*Your instructions*. Continue the account of the trip to the VA Medical Center from the point where the text stops.

Health care blues…
‘Twas a nice day yesterday in the mountains. It was warm and breezy. A bright, sunny day. Mr. Wren needed to go down the mountain to the VA Medical Center and pick up a prescription they’d neglected to mail. As I’m still unemployed and without health insurance, I went with him so I could turn in an application for medical care through the VA, myself. And it seemed like a good day to put the top down on the old Celica, hit the road and cultivate the windblown look.
We made the long drive, getting off the freeway as soon as we could so we could enjoy the country roads. All around were miles and miles of yellow-grass hills, dotted with rocky outcroppings like bones jutting out of the earth and huge, spreading oak trees, cattle, blue sky and the occasional meadowlark or red-winged blackbird song slipping by on the wind.
When we arrived at the medical center in the busy Sacramento suburbs, Mr. Wren ambled over to the pharmacy to wait on his prescription and I found my way to the VA Medical Eligibility office to turn in my paperwork.

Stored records

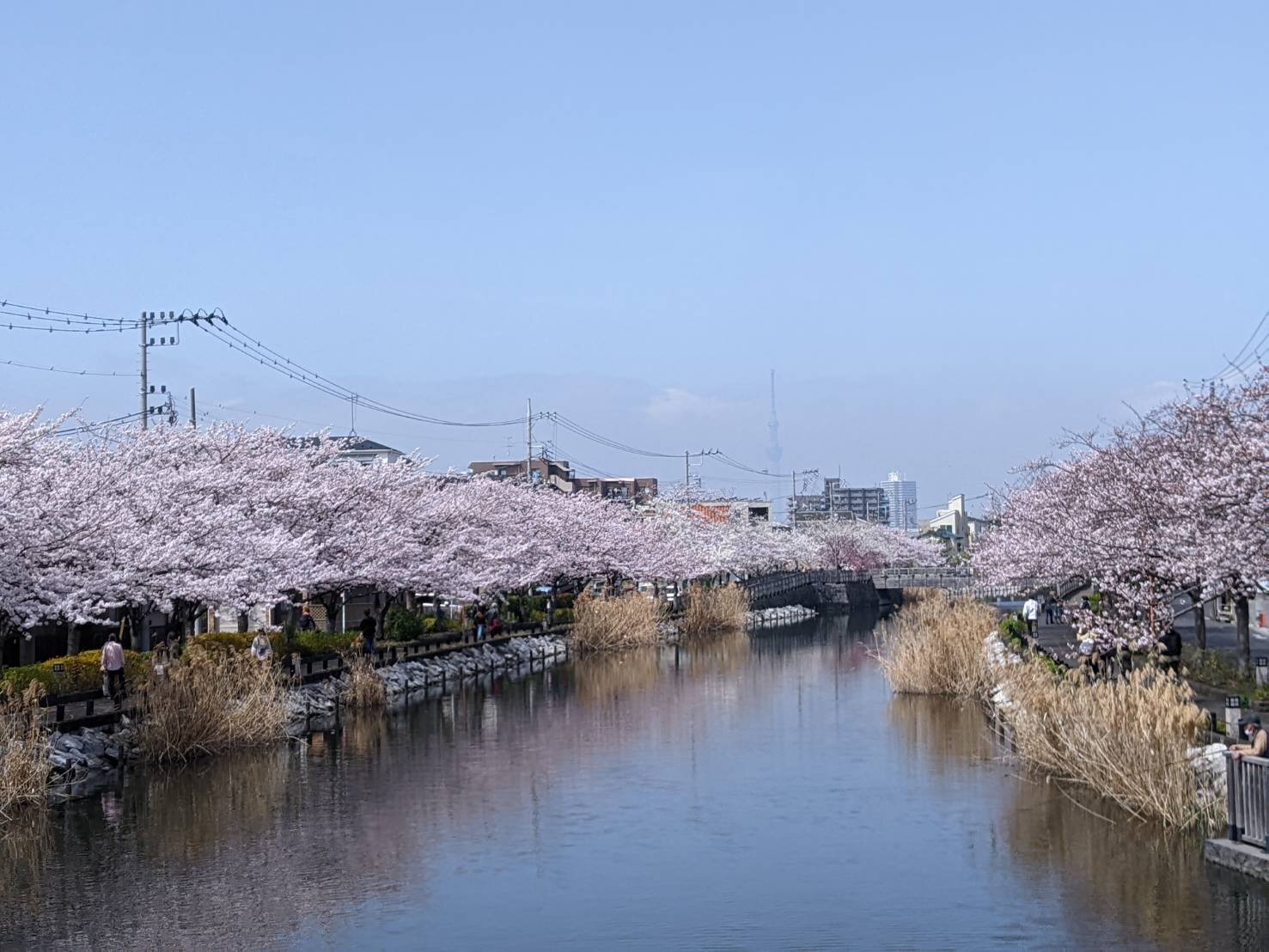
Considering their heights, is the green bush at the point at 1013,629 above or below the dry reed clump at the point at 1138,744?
above

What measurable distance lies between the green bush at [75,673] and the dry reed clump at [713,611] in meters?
42.1

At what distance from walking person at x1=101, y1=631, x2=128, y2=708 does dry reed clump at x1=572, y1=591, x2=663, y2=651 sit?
3058 cm

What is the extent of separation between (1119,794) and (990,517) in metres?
50.6

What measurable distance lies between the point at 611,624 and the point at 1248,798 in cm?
4483

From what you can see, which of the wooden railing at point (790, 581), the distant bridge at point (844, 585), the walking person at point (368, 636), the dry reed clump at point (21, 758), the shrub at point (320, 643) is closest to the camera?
the dry reed clump at point (21, 758)

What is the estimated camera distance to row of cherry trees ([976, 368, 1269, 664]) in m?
18.2

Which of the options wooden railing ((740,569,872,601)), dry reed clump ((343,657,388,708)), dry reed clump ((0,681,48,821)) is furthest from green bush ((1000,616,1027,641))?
wooden railing ((740,569,872,601))

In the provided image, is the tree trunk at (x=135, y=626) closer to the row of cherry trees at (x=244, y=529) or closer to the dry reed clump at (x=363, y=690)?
the row of cherry trees at (x=244, y=529)

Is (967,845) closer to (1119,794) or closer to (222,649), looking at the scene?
(1119,794)

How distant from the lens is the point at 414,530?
5128 centimetres

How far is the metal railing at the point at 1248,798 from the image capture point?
51.6 feet

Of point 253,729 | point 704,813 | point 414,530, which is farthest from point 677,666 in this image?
point 704,813

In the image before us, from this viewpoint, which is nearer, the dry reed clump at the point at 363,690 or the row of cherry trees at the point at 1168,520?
the row of cherry trees at the point at 1168,520

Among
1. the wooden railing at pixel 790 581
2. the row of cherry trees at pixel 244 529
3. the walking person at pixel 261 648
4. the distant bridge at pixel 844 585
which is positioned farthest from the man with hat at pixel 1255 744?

*Result*.
Now, I’m not sick. But I do have rheumatoid arthritis, and a couple of years back, had to have surgery on my right wrist to remove panus in the joint that was building up and which eventually, would have seriously impaired that wrist and hand. The surgery was successful and I healed without issues. But the doc warned me that the condition could recur. I’d thought the RA was in remission – I’ve not had serious pain from it for quite a few years now (knock on wood). But he told me that even though I wasn’t having pain, the RA was still there, doing its slow, ugly work. Thus, the panus buildup and the need for surgical intervention. He also told me that the panus could recur in that joint –or in another. No way to know, really.
It’s the luck of the draw. I left his office feeling confident that I’d be fine, but if the stuff came back, there would be a solution. I had medical insurance.
But recently, I’ve begun having pain in that same wrist. It zings me when I turn it just so or if I try to use that hand to lift something heavy. I catch myself favoring it without thinking. Sometimes it aches and swells. When it does, I take ibuprofen, light incense to whichever god is listening, and hope it will go away. So far, that’s worked.
But I’m a wee bit concerned, I’ll admit. The panus appeared quickly and without pain or warning, last time. And now I don’t have medical insurance. Since the job hunt is not going swimmingly, I decided to apply for medical benefits through the Veterans Adminstration. As an honorably discharged vet, this was something I was promised – that my country would provide me with medical care through the VA if I was in financial need.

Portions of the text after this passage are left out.